Today we drove for about 2 hours, along the same road that goes to Venezuela, to a lovely spot called Presidente Figueriedo. The drive was great, there were flooded palm tree forests on the side of the road and little shacks selling coconut juice. Large Mercedes trucks passed loaded with bananas. Women with babies on their hips walked on the side of the road. Presidente Figueriedo is so beautiful, we parked and walked for
about a mile through some jungle. Along the way Fernandos friend Jefferson showed me this plant that curls up really quickly when you touch it. It's trippy and looks like it might gobble you up.
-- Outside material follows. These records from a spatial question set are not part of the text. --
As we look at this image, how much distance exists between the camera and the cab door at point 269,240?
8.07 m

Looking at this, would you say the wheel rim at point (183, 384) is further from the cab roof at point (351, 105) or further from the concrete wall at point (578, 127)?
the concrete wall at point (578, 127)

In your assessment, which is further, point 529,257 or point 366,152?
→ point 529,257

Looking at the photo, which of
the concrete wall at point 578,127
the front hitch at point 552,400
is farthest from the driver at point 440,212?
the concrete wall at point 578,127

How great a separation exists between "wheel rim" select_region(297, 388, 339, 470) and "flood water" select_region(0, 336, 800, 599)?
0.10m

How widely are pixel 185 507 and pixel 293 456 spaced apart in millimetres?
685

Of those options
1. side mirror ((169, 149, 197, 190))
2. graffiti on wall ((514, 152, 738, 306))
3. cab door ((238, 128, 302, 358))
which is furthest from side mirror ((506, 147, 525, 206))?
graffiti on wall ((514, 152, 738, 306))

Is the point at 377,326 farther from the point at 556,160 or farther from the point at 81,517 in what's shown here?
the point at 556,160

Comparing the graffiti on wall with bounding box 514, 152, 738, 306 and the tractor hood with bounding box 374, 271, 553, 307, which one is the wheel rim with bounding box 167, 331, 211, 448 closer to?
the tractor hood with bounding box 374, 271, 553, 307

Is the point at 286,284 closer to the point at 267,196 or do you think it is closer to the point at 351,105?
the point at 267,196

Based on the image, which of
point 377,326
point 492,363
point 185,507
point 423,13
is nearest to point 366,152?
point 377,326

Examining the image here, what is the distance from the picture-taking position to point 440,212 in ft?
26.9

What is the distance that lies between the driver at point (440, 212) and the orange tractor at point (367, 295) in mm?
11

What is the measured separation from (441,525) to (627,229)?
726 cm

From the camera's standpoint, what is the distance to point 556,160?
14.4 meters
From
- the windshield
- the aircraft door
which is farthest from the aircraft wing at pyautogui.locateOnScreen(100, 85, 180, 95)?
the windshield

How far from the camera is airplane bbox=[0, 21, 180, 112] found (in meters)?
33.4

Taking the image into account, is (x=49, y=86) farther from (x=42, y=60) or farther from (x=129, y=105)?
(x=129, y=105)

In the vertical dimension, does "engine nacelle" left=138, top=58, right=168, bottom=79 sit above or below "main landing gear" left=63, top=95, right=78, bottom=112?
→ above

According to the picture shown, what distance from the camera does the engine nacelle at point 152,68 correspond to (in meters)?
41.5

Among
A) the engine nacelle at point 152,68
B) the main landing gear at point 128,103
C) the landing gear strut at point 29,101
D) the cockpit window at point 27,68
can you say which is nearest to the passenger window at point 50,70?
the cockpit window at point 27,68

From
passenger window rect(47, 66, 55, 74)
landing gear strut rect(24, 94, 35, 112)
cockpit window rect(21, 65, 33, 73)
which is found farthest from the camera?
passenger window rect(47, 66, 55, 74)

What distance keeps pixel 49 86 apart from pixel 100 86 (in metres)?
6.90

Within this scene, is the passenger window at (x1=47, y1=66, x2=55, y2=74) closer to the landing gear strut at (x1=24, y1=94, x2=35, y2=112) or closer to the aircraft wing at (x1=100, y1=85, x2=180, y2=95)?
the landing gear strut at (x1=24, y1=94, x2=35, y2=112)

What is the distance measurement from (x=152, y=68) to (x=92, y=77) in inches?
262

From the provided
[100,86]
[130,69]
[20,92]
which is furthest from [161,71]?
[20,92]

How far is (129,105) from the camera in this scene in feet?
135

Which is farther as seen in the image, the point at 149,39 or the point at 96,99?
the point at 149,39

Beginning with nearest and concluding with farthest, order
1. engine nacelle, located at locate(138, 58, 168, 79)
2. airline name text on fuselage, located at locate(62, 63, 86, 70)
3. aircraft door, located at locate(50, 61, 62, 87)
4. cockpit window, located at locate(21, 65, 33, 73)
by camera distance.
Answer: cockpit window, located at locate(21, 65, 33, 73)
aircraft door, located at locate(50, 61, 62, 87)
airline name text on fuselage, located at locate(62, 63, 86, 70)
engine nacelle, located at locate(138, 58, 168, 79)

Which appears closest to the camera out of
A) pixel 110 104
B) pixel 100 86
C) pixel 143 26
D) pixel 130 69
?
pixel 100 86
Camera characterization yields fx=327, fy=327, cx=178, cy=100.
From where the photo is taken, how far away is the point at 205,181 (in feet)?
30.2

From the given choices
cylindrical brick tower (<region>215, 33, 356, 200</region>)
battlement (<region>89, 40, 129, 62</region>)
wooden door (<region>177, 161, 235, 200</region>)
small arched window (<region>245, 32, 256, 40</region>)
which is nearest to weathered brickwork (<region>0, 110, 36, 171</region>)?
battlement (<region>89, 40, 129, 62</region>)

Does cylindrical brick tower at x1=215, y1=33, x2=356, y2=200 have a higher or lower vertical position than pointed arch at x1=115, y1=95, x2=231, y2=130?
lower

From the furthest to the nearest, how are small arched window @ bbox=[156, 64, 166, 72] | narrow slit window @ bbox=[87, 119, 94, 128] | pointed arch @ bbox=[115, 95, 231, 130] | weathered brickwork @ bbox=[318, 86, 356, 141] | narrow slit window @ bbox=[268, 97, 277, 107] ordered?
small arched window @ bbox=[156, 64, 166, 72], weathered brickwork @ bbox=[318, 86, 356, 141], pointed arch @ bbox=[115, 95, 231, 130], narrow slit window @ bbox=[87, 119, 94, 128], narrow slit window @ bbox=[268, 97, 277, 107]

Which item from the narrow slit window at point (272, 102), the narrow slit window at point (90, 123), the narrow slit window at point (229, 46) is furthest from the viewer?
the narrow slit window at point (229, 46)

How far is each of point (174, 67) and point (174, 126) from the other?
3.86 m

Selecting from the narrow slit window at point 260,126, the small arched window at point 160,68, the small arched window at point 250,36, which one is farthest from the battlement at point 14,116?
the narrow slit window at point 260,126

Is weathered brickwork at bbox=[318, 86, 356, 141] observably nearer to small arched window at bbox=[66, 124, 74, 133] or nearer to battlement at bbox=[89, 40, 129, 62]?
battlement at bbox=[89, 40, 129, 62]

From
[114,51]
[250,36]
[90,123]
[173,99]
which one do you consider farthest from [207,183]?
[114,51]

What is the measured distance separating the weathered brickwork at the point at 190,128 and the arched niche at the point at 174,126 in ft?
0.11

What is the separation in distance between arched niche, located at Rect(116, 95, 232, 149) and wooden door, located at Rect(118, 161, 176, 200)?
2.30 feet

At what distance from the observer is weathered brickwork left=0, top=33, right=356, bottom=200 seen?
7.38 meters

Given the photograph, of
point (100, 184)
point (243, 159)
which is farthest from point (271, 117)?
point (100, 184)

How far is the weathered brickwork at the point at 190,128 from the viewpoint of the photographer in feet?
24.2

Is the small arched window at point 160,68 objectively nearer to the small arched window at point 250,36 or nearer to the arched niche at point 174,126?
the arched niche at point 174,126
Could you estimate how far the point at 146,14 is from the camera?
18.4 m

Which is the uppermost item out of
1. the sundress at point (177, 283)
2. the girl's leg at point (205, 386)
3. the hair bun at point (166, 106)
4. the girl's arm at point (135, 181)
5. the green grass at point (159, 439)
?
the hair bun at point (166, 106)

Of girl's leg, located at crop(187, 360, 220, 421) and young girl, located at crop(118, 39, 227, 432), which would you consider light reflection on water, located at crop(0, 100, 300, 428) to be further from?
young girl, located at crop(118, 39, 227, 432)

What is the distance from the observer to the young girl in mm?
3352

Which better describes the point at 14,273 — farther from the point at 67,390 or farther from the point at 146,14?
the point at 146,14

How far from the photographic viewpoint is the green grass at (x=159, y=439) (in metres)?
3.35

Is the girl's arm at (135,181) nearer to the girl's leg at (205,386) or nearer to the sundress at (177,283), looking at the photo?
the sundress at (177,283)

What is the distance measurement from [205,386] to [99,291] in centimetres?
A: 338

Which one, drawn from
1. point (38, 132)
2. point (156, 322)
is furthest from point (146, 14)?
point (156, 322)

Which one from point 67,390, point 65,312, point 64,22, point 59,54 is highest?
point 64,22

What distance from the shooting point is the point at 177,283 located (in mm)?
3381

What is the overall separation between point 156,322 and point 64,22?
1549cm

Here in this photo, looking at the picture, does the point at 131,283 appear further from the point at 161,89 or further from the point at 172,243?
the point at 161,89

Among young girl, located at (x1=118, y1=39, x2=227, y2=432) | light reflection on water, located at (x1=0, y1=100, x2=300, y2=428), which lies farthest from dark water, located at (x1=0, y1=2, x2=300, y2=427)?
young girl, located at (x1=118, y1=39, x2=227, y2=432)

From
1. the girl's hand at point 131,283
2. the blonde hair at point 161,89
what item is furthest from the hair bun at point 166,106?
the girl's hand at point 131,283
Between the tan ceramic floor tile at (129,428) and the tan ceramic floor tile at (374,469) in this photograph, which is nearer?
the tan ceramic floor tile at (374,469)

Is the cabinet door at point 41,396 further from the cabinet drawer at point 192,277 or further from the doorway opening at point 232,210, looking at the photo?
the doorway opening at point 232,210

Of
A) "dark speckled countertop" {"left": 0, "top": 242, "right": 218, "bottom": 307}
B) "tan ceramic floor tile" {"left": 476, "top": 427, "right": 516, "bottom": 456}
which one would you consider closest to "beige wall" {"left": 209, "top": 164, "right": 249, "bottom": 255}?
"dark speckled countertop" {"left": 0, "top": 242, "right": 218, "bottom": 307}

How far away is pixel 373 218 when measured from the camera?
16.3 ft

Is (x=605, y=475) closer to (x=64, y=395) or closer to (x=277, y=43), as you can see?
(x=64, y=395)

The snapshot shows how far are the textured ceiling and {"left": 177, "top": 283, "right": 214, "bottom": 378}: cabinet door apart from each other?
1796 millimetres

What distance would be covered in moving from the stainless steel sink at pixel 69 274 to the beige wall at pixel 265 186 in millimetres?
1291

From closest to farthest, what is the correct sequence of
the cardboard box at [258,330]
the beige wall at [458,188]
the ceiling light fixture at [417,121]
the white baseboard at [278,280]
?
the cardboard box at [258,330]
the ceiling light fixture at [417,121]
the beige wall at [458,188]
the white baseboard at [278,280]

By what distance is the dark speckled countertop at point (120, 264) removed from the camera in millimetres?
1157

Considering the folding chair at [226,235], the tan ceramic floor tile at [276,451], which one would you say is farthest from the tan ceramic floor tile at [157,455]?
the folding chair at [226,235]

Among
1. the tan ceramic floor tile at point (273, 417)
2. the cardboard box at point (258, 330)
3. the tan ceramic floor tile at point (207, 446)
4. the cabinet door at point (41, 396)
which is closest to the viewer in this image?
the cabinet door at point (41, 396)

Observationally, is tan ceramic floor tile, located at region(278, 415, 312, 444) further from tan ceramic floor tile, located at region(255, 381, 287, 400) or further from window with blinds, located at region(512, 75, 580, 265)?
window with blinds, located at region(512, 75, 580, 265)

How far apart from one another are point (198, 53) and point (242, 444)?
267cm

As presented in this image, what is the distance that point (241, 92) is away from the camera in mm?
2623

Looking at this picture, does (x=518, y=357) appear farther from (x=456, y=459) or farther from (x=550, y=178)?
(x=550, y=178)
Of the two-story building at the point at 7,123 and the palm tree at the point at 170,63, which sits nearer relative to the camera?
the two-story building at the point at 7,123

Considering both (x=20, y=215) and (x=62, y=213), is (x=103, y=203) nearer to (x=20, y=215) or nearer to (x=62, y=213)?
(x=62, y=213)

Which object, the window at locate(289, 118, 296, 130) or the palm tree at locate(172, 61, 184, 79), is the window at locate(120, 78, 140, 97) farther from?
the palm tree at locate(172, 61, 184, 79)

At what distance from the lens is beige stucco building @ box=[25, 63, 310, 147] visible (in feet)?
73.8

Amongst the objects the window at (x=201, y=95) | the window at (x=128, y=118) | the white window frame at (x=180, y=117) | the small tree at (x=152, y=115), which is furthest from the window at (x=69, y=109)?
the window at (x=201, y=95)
As we were walking, la de da, then BAM SHAZZAMMM there was a massive waterfall out of nowhere and a lot of people splashing around in it. So nice and refreshing after the hot and humid wheather in Manaus all week. There are some caves there too, and the top has a bunch of plants and dangling vines. There were curly roots everywhere and little mini iguanas with a blend of orange and teal colors on their skin. We saw some monkeys too and these pretty little birds that were black and yellow and squawked like nobodys business. There were fatty leaves that were literally half of my body, huge. It seems like everything is bigger here and more lush....the fruit, the trees.....After our little adventure we ate some good amazon fish (my main staple here)
Yesterday I visited a neighborhood called Sao Jose in Manaus to make a movie for a local non-profit organization ADCAM: Association for the Cohesive Development of the Amazon.
I felt like I was really seeing and feeling the real Brazil, beyond the tourist attractions. Children scrambled in the street barefoot with a soccer ball. A man peeled an apple with a machete in front of his house. William, a local boy from Manaus and his cousin William, and I entered a simple home. Inside there was a studio with carpeted walls, an equalizer, computer, speakers and a microphone. It was pretty pimped out compared to the rest of the house. A large man, also named William, was waiting for us. As the Portuguese rang in the headphones over my ears, I spoke in English, reading from a prompt and big Will recorded. We were dripping sweat cause there were no windows, no air conditioning and no fan. WHEW! A sauna music/video space, kill two birds with one stone. It was good fun.
All of the Brazilians I've met thus far have been so open, friendly and wonderful. This is Manaus; a simple city with a beautiful friendly people and I’m so glad to be here.